Gather every line in the material below that contains the word "spark", and copy each one.

▸ **A run of records**
§ §
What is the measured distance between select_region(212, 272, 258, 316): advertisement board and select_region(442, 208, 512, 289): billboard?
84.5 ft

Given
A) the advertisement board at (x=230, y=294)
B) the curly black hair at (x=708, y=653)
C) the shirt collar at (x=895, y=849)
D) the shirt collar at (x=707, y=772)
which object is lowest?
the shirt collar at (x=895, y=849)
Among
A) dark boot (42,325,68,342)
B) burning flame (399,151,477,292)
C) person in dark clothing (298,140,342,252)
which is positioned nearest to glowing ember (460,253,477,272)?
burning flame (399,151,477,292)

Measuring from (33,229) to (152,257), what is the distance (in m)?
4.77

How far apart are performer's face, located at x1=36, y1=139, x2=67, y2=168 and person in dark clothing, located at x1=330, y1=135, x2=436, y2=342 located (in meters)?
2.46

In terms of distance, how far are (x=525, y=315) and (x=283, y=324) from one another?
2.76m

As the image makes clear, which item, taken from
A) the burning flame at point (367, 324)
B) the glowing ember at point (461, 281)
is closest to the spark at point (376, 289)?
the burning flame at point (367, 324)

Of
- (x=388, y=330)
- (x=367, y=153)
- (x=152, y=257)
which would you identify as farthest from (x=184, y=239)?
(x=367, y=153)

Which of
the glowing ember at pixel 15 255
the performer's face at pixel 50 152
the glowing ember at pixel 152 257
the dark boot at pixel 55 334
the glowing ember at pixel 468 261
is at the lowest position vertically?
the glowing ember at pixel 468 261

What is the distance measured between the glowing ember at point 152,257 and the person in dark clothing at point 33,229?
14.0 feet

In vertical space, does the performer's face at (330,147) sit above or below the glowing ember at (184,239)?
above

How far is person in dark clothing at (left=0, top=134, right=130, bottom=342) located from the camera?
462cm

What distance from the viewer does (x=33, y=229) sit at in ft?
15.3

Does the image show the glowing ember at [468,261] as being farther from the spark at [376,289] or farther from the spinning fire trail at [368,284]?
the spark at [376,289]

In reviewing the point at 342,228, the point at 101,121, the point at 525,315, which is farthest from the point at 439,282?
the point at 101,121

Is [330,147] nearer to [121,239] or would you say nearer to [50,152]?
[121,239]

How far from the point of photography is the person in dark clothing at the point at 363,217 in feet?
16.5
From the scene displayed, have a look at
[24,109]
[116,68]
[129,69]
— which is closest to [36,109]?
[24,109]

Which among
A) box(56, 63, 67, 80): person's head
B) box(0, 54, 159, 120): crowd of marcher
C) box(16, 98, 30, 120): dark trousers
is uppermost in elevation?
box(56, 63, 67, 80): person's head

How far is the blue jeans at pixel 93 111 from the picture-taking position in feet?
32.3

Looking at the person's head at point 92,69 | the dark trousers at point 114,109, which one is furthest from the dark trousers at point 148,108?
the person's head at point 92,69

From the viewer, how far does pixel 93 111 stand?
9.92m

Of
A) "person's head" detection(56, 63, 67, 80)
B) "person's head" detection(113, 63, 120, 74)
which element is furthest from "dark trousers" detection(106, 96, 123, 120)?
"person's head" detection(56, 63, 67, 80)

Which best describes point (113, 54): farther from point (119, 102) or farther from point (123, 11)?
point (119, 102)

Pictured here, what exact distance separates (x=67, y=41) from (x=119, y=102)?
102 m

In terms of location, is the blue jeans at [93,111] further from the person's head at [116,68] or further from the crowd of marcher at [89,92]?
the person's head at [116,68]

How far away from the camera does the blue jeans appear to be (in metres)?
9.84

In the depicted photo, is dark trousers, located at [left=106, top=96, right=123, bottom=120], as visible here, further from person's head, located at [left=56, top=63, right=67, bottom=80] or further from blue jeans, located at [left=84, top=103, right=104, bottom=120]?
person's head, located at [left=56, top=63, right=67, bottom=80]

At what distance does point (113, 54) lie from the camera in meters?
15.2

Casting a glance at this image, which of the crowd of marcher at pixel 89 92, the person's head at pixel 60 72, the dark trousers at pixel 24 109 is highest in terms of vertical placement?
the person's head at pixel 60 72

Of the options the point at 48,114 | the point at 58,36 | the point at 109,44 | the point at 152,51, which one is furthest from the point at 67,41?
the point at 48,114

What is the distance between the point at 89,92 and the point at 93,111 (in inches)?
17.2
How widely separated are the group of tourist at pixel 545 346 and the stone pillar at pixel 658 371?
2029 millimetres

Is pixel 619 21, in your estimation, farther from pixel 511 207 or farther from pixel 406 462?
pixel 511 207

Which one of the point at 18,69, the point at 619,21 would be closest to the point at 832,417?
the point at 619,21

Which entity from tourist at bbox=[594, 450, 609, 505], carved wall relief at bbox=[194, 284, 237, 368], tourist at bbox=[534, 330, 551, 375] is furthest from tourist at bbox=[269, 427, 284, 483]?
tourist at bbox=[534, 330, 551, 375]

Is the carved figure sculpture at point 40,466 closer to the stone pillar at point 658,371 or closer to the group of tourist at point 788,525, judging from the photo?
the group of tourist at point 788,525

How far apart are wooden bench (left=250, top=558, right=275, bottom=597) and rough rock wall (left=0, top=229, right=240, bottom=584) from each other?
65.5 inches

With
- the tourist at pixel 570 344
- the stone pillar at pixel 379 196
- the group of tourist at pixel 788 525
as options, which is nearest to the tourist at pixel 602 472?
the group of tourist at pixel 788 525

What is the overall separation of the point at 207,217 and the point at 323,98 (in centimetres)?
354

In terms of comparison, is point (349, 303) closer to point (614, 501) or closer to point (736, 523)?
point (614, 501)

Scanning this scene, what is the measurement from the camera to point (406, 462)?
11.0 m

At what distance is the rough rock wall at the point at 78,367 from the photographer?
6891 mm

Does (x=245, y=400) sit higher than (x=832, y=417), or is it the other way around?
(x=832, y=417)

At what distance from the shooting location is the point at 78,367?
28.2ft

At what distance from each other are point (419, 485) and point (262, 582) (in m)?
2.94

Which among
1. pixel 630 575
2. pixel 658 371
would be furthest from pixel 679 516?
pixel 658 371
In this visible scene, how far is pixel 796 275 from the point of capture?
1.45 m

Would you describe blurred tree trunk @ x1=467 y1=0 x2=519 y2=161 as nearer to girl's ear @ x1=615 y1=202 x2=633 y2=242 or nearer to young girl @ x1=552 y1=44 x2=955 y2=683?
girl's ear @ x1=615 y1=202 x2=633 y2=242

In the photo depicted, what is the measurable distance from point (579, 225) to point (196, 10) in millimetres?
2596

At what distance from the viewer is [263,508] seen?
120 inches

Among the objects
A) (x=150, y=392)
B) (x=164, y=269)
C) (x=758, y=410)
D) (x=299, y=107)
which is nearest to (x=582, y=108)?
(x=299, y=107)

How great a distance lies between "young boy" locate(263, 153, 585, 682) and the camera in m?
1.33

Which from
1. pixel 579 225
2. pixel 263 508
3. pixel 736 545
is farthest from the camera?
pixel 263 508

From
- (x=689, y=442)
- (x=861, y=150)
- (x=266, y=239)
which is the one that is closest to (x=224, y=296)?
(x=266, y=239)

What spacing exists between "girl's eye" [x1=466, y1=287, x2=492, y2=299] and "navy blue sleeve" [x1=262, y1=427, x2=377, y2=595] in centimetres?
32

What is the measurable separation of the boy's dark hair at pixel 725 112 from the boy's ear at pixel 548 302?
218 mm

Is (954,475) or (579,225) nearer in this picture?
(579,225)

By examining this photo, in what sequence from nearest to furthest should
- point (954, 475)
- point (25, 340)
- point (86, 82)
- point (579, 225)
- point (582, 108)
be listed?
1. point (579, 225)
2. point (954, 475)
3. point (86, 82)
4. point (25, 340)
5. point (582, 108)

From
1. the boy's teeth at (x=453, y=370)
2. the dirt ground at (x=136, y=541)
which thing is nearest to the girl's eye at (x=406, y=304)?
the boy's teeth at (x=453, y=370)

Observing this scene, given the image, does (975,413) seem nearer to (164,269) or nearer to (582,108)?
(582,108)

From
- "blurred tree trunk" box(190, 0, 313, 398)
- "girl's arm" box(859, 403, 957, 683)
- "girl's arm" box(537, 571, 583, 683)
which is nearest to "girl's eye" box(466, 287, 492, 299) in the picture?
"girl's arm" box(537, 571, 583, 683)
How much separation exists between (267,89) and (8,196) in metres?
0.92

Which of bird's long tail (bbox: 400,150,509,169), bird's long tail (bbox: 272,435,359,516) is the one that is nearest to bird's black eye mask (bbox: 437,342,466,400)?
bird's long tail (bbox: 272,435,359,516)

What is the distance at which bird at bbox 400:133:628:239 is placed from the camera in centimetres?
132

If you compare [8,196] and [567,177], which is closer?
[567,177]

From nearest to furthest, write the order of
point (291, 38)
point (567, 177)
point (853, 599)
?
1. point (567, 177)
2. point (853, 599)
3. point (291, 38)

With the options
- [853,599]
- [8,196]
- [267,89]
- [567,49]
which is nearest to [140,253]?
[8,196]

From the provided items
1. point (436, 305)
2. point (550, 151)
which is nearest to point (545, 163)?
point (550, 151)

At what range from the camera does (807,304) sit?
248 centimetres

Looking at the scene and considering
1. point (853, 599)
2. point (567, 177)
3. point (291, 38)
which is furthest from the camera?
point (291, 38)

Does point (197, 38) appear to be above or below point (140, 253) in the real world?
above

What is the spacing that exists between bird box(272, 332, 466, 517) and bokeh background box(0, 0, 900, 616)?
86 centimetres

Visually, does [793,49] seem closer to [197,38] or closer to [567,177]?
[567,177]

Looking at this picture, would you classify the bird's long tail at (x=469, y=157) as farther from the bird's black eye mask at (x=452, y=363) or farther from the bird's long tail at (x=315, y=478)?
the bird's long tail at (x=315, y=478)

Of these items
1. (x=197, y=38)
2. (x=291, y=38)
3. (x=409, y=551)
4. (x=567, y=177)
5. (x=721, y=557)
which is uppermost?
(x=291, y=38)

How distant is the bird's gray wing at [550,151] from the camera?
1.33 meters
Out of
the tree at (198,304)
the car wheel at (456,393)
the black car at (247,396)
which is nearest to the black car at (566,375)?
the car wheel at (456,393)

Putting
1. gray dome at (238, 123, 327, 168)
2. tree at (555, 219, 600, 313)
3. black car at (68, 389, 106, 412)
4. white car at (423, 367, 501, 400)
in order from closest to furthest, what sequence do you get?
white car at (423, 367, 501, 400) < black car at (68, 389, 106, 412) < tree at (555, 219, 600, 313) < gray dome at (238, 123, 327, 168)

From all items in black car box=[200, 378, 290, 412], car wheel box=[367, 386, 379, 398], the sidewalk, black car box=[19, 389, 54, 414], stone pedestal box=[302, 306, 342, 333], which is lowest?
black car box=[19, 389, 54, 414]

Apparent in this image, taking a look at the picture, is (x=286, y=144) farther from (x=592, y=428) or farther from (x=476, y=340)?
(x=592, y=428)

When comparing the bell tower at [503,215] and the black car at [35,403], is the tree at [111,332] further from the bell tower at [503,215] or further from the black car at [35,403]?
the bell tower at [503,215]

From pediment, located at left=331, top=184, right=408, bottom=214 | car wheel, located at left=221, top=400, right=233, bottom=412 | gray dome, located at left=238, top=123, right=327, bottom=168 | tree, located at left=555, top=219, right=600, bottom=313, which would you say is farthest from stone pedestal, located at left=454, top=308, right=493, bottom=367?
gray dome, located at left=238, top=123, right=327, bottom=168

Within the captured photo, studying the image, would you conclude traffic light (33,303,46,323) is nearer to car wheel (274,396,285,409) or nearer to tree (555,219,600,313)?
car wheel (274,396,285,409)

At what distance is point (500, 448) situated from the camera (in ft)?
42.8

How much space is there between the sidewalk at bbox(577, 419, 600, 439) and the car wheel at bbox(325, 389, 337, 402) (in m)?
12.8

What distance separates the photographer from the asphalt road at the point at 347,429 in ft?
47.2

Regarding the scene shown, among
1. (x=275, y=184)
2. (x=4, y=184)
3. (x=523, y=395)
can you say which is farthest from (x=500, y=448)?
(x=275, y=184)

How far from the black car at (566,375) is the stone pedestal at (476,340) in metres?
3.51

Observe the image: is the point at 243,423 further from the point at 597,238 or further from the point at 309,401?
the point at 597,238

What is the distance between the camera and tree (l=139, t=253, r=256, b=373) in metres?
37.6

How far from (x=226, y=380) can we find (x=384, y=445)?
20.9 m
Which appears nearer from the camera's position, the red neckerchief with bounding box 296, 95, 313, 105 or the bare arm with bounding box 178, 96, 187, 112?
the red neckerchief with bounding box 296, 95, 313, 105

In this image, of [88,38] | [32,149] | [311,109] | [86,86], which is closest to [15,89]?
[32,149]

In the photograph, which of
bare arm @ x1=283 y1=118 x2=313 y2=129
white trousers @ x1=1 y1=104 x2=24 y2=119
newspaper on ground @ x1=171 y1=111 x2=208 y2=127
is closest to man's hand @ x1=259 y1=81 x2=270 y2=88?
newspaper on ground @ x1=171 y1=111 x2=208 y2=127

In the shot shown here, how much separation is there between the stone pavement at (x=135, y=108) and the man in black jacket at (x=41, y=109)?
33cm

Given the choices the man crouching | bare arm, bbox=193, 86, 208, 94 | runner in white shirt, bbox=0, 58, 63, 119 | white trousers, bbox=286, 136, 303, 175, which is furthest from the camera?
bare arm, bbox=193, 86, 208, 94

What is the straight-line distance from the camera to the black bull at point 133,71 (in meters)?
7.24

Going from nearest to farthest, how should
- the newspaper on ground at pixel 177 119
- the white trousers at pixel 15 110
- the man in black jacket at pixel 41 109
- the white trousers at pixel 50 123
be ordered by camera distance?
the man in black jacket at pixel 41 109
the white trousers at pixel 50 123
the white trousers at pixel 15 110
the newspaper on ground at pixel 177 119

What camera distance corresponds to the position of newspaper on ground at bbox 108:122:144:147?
§ §
▸ **TASK RESPONSE**
is closest to the spark at point (376, 289)?
Does the image show the glowing ember at [468,261] as being farther from the spark at [376,289] or farther from the spinning fire trail at [368,284]?
the spark at [376,289]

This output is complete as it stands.